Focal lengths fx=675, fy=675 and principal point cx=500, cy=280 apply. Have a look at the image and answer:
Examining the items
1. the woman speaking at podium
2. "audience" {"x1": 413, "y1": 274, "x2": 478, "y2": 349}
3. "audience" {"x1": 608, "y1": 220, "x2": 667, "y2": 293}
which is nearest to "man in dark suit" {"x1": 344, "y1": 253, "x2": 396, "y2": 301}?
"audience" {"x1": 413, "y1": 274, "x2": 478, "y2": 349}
++++++++++++++++++++
:: Description of the task ::
Could you recast the records above as a Markdown table with two columns, Row for the row number and Line for each line's text, leaving out any blank lines?

:: Correct response ::
| Row | Line |
|---|---|
| 1 | Focal lengths fx=675, fy=675 and principal point cx=500, cy=280 apply. Have a look at the image and answer: |
| 2 | Examining the items |
| 3 | 1. the woman speaking at podium |
| 4 | 2. "audience" {"x1": 413, "y1": 274, "x2": 478, "y2": 349} |
| 5 | 3. "audience" {"x1": 608, "y1": 220, "x2": 667, "y2": 293} |
| 6 | which is nearest to "man in dark suit" {"x1": 344, "y1": 253, "x2": 396, "y2": 301}? |
| 7 | "audience" {"x1": 413, "y1": 274, "x2": 478, "y2": 349} |